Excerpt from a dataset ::
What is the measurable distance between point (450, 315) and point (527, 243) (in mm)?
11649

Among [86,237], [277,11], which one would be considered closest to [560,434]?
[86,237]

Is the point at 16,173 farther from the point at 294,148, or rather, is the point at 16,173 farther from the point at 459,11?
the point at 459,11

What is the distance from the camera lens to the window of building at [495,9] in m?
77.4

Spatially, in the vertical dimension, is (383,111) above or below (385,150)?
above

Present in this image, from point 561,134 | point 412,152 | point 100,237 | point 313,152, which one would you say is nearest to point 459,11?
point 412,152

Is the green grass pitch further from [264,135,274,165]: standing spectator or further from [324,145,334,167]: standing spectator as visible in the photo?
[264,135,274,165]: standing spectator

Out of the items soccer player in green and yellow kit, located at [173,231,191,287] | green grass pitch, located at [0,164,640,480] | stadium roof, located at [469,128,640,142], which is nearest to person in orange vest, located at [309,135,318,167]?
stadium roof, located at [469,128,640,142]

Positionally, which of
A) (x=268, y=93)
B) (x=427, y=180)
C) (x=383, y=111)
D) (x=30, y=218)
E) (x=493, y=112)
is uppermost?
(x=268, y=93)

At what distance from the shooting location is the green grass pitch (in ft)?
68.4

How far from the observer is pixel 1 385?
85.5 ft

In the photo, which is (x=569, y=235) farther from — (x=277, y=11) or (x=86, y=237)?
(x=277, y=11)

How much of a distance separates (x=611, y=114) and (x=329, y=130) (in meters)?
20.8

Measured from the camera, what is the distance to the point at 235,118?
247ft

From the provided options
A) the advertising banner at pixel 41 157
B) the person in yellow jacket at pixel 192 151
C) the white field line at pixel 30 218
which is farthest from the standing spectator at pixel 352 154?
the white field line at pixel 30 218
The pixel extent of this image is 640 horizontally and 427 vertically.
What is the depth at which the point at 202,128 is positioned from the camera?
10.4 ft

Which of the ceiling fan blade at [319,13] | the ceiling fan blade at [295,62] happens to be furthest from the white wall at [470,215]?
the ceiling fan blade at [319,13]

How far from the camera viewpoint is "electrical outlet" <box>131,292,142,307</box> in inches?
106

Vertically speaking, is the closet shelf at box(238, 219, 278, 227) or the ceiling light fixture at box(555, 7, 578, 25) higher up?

Exercise details ::
From the first line to the last, please quote the material above exactly.

Output for this exercise ::
What is the measurable distance between point (450, 315) and point (527, 243) (in mm)?
11649

Among [86,237], [277,11], which one would be considered closest to [560,434]?
[86,237]

Is the point at 16,173 farther from the point at 294,148, or rather, is the point at 16,173 farther from the point at 459,11?
the point at 459,11

What is the distance from the camera lens to the window of building at [495,9] in m?
77.4

Spatially, in the vertical dimension, is (383,111) above or below (385,150)?
above

Present in this image, from point 561,134 | point 412,152 | point 100,237 | point 313,152, which one would you say is nearest to point 459,11?
point 412,152

Is the green grass pitch further from [264,135,274,165]: standing spectator or further from [324,145,334,167]: standing spectator as visible in the photo?
[264,135,274,165]: standing spectator

Out of the items soccer player in green and yellow kit, located at [173,231,191,287] | green grass pitch, located at [0,164,640,480] | stadium roof, located at [469,128,640,142], which is nearest to person in orange vest, located at [309,135,318,167]?
stadium roof, located at [469,128,640,142]

Positionally, which of
A) (x=268, y=93)
B) (x=427, y=180)
C) (x=383, y=111)
D) (x=30, y=218)
E) (x=493, y=112)
is uppermost?
(x=268, y=93)

At what distance from the shooting location is the green grass pitch (in ft)?
68.4

How far from the observer is pixel 1 385?
85.5 ft

In the photo, which is (x=569, y=235) farther from — (x=277, y=11) or (x=86, y=237)?
(x=277, y=11)

How much of a distance separates (x=611, y=114) and (x=329, y=130) (in meters)?
20.8

Measured from the camera, what is the distance to the point at 235,118?
247ft

From the provided options
A) the advertising banner at pixel 41 157
B) the person in yellow jacket at pixel 192 151
C) the white field line at pixel 30 218
which is farthest from the standing spectator at pixel 352 154?
the white field line at pixel 30 218
The pixel extent of this image is 640 horizontally and 427 vertically.
What is the depth at which the point at 202,128 is positioned from the camera?
10.4 ft

Which of the ceiling fan blade at [319,13] | the ceiling fan blade at [295,62] happens to be furthest from the white wall at [470,215]?
the ceiling fan blade at [319,13]

How far from the camera viewpoint is "electrical outlet" <box>131,292,142,307</box> in inches?
106

Vertically speaking, is the closet shelf at box(238, 219, 278, 227) or the ceiling light fixture at box(555, 7, 578, 25) higher up?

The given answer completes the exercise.